The truck pulls up, dumps off a bunch of hikers and we all load up and ride in the heat towards breakfast. Inside the building the air is stifling. And the folks running the place seem irritated and well, grumpy. I scrub my hands red in the bathroom stall outside, as noro has been making the rounds. I pee and notice that I am bleeding, great. We eat mediocre pancakes, potatoes and eggs.
I feel restless and cranky. We load back up and get dropped off at the now open general store.
Piles and piles of boxes and new gear and shoes, a line out the door... I finally get my goods. New socks, iceaxe, bear can, microspikes and new shoes. Twisted has his packages too, and we sort it all, among all the other hikers. 50 or so of us, milling about.
Then I see a big black wolf, Archie! And Hershey! The Crotchless Underwear Heathens show up: Spice, Pullout, Boulder, Phoenix, Stranger Danger and Dragonfly. Other hikers I have seen in passing. We all sit out on the big deck.
Twisted and I together feel out groups we could join up and we make longsuffering looks at each other, from across the deck. A hiker named Snake flirts aggressively with me and says something about being able to smell a woman's pussy in his beard, my insides turn. He is drunk and his friends look at me with morbid embarrassment. I walk away and find Twisted.
"So, do you just wanna do this together alone? I'm not feeling this." I say.
"Yeah, I'm feeling the same." He tells me, with his usual dark look, squinting eyes and oddly British sounding flecked with German accent.
This lightens us both up considerably. Why did we think we needed to be part of a larger group? Fear mongering.
I finally find a way to fit everything in my 40 liter pack, including the bearcan. I heave it onto my shoulders.
"I hate this," I say at Twisted. My pack is very, very heavy. I can feel my weight sinking down into the cushion of my new shoes.
He shrugs and we both decided to hang out for a little while longer and then leave. No point in staying in a noro infested shitshow of a vortex, we think.
The hour finally arrives, the sun is a hand width from the ridge that flanks us to our right, as we set our feet back on the trail. We decide to camp just a few miles out, at a well established campsite with a privy even. We both drop our packs at a picnic table, they feel awkward and strange to us both.
"I can't... I can't open my bear can." I say out loud. It hurts my fingers after a while, pressing into it to unlock it. I want to kick it.
"I always knew you were a bear," Twisted says to me as he walks away to the privy.
He comes back, smiling big at me. "I am very happy right now."
I smile back at him.
"So am I." And we hold a strange, beautiful joyful moment together, in the dusky mosquito flecked light.

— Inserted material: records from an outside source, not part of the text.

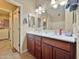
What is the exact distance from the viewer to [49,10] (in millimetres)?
4457

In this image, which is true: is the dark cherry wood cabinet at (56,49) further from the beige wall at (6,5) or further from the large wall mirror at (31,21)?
the beige wall at (6,5)

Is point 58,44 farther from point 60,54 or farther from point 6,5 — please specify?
point 6,5

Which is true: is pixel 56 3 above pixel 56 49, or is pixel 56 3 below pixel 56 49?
above

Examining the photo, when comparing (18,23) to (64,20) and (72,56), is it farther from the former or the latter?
(72,56)

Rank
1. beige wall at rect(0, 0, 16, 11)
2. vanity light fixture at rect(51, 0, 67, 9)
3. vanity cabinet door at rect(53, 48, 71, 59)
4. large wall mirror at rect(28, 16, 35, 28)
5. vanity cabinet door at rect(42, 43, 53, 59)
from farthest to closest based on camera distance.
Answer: beige wall at rect(0, 0, 16, 11), large wall mirror at rect(28, 16, 35, 28), vanity light fixture at rect(51, 0, 67, 9), vanity cabinet door at rect(42, 43, 53, 59), vanity cabinet door at rect(53, 48, 71, 59)

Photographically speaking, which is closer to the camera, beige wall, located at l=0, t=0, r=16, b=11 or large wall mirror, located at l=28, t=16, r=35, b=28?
large wall mirror, located at l=28, t=16, r=35, b=28

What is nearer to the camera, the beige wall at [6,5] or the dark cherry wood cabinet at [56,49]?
the dark cherry wood cabinet at [56,49]

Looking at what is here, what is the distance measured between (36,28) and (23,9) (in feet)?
3.90

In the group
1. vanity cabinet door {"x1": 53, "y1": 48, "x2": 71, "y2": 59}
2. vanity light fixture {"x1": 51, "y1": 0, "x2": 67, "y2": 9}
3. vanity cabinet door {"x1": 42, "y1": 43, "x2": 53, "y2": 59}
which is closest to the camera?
vanity cabinet door {"x1": 53, "y1": 48, "x2": 71, "y2": 59}

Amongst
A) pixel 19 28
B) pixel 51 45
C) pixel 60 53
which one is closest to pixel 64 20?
pixel 51 45

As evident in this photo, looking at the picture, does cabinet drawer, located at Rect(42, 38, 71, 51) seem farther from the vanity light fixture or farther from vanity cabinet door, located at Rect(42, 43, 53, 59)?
the vanity light fixture

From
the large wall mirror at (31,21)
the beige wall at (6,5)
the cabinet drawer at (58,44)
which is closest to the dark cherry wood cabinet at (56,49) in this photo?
the cabinet drawer at (58,44)

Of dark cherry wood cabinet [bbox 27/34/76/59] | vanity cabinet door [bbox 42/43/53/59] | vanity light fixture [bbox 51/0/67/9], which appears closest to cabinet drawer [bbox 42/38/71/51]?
dark cherry wood cabinet [bbox 27/34/76/59]

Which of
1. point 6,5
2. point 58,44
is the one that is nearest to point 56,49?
point 58,44
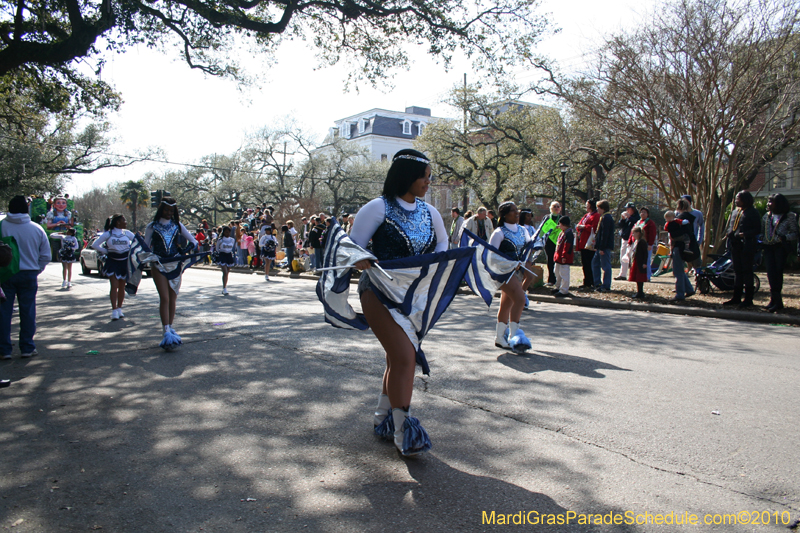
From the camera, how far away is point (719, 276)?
11.3 metres

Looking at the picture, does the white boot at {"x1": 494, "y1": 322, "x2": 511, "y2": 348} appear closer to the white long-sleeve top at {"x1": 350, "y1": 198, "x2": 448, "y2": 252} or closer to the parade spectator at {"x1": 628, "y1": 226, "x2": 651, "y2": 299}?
the white long-sleeve top at {"x1": 350, "y1": 198, "x2": 448, "y2": 252}

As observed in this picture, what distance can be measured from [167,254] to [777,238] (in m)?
9.78

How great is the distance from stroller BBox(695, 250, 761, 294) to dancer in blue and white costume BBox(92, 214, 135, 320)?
37.2 ft

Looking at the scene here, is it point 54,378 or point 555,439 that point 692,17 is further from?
point 54,378

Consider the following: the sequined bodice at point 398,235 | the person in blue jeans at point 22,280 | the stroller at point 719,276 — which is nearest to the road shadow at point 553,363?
the sequined bodice at point 398,235

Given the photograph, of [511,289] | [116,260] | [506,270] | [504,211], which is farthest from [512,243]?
[116,260]

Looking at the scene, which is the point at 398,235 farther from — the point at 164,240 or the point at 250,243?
the point at 250,243

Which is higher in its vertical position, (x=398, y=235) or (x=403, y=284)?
(x=398, y=235)

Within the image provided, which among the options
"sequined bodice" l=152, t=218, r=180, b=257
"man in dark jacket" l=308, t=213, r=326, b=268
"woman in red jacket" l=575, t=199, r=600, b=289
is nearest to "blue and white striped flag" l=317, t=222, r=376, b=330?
"sequined bodice" l=152, t=218, r=180, b=257

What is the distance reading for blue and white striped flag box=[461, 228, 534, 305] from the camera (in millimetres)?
5188

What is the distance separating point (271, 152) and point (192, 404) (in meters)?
48.9

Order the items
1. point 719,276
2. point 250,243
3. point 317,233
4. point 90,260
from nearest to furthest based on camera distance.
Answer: point 719,276 < point 317,233 < point 90,260 < point 250,243

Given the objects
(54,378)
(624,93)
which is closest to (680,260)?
(624,93)

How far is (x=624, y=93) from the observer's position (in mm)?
14336
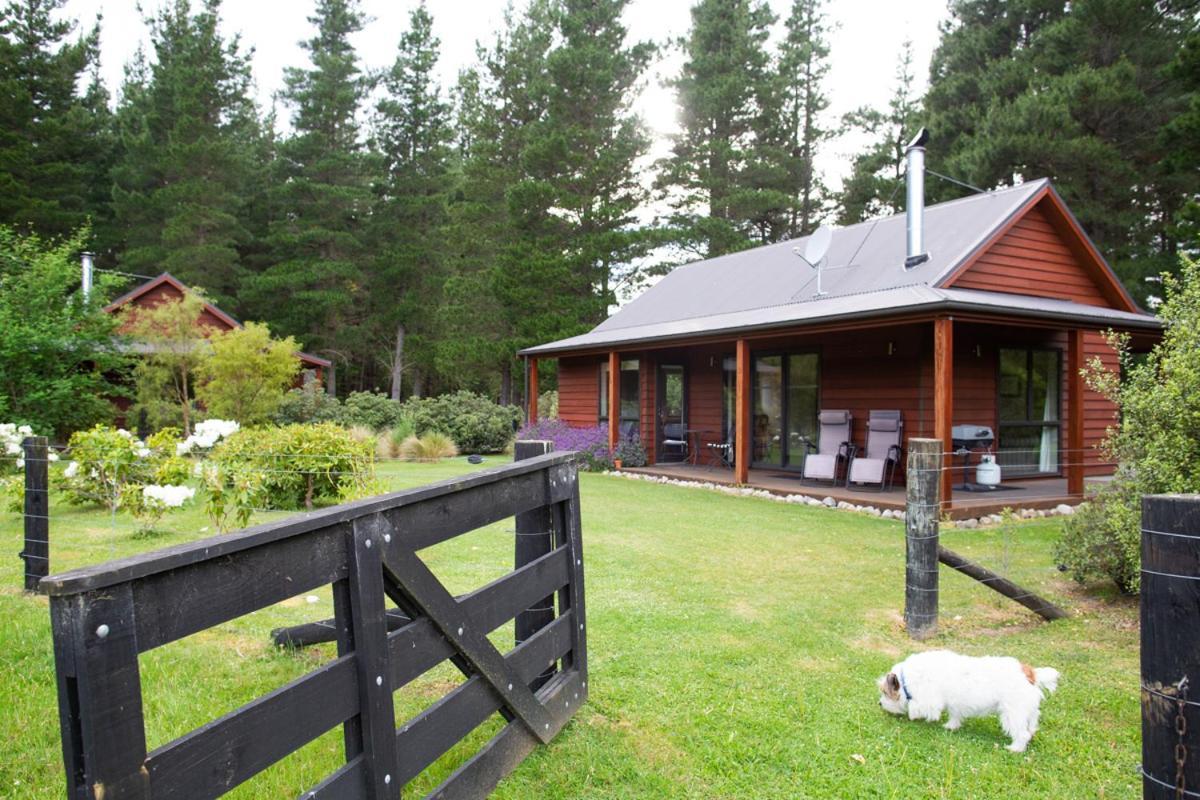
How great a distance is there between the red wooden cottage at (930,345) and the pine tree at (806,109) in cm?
1469

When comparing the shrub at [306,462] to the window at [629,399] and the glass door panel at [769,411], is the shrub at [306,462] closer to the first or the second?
the glass door panel at [769,411]

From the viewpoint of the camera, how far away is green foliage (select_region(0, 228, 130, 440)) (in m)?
11.0

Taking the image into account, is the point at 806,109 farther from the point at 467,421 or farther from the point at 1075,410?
the point at 1075,410

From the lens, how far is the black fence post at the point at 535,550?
302 cm

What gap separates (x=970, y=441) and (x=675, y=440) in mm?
5790

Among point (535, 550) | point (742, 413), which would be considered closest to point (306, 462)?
point (535, 550)

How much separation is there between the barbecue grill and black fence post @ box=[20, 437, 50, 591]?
10.0 meters

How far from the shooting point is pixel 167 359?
17.0m

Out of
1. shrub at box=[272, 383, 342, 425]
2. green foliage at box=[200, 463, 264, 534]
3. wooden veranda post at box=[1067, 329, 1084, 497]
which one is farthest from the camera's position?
shrub at box=[272, 383, 342, 425]

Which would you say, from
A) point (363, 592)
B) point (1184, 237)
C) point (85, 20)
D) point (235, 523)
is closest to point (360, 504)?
point (363, 592)

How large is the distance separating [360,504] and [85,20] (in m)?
34.7

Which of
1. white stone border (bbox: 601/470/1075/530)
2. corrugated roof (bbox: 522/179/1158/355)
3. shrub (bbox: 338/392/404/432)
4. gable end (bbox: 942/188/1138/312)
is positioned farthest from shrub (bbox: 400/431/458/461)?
gable end (bbox: 942/188/1138/312)

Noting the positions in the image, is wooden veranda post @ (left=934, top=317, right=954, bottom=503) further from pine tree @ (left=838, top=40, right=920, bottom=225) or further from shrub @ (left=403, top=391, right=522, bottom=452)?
pine tree @ (left=838, top=40, right=920, bottom=225)

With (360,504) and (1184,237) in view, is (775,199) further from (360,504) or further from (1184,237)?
(360,504)
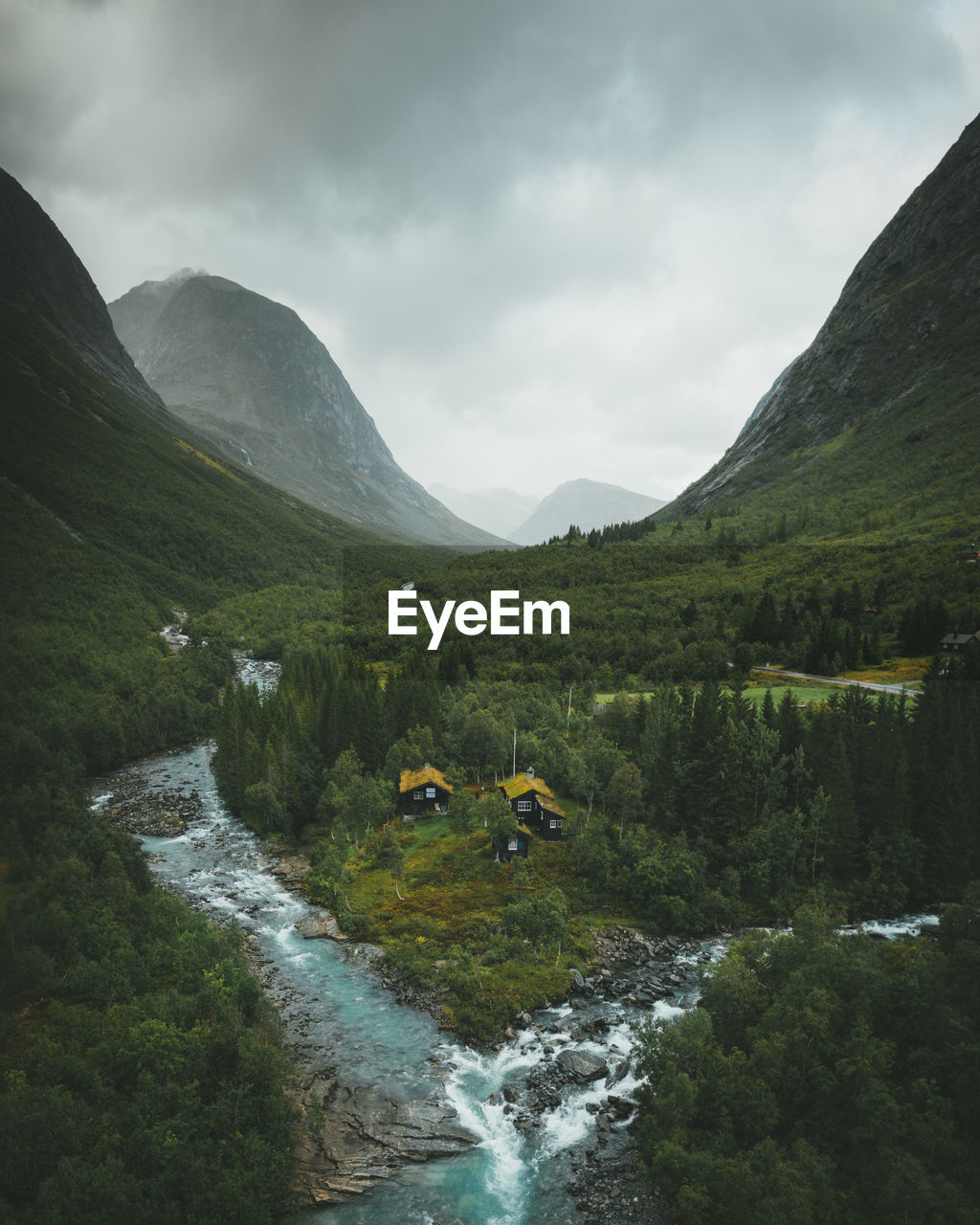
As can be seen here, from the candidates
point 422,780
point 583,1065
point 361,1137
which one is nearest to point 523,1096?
point 583,1065

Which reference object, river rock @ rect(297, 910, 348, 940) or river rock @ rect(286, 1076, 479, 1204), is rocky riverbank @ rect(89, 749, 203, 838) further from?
river rock @ rect(286, 1076, 479, 1204)

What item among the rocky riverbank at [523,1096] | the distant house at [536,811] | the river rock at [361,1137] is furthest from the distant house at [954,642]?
the river rock at [361,1137]

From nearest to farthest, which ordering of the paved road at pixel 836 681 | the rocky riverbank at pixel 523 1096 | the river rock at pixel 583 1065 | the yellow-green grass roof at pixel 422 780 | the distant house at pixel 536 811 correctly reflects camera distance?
the rocky riverbank at pixel 523 1096
the river rock at pixel 583 1065
the distant house at pixel 536 811
the yellow-green grass roof at pixel 422 780
the paved road at pixel 836 681

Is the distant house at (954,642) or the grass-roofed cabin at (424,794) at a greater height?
the distant house at (954,642)

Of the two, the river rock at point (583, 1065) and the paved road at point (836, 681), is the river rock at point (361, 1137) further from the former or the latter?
the paved road at point (836, 681)

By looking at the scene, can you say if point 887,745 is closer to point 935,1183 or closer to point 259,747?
point 935,1183

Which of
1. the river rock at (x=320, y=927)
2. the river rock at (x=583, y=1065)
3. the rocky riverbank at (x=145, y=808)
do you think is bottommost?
the river rock at (x=583, y=1065)

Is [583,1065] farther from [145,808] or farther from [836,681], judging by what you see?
[836,681]
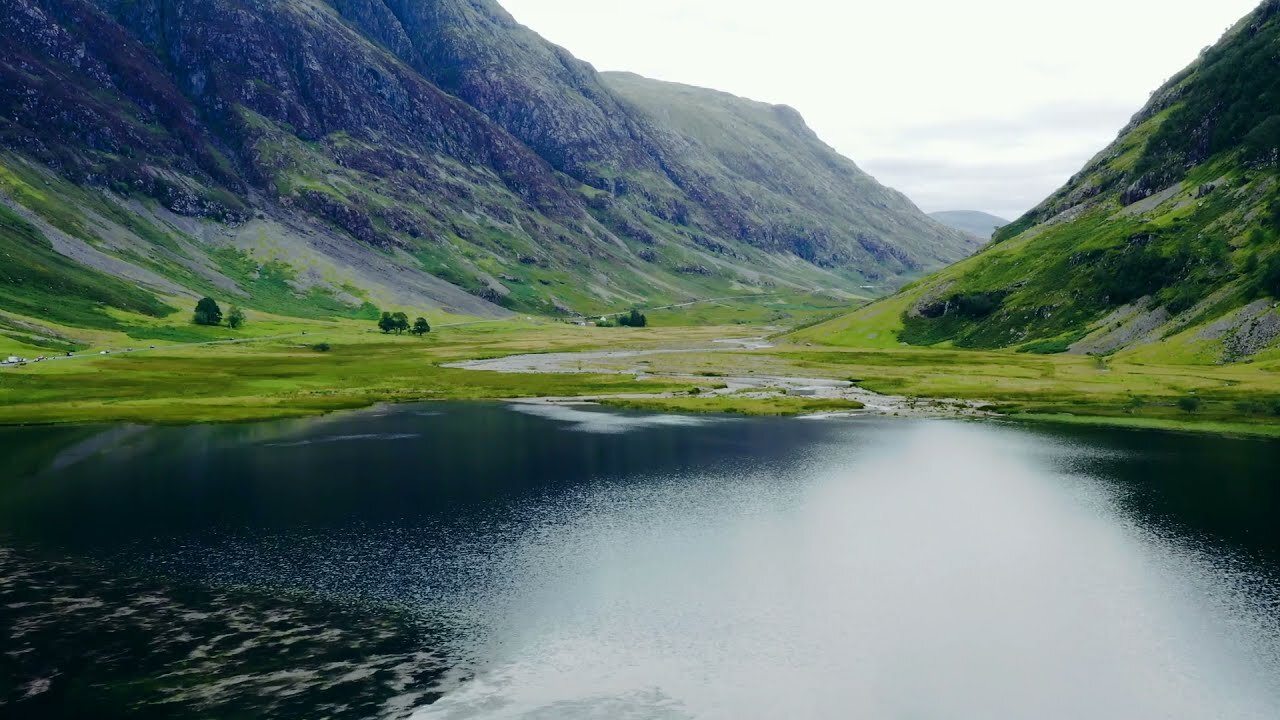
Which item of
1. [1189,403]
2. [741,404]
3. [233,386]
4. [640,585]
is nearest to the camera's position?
[640,585]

I boil up some mac and cheese and can't finish it. So Twisted eats the last of it for me. I curl up in the dirt next to a tree, listening to the creek sing next to us down the way. I roll a cigarette and feel the nicotine flood my system and, always it relaxes my hips but then anxiety creeps up my spine. I put it out into the dirt next to me. The stars spread out and I fall asleep, a little nervous of what waits for us ahead.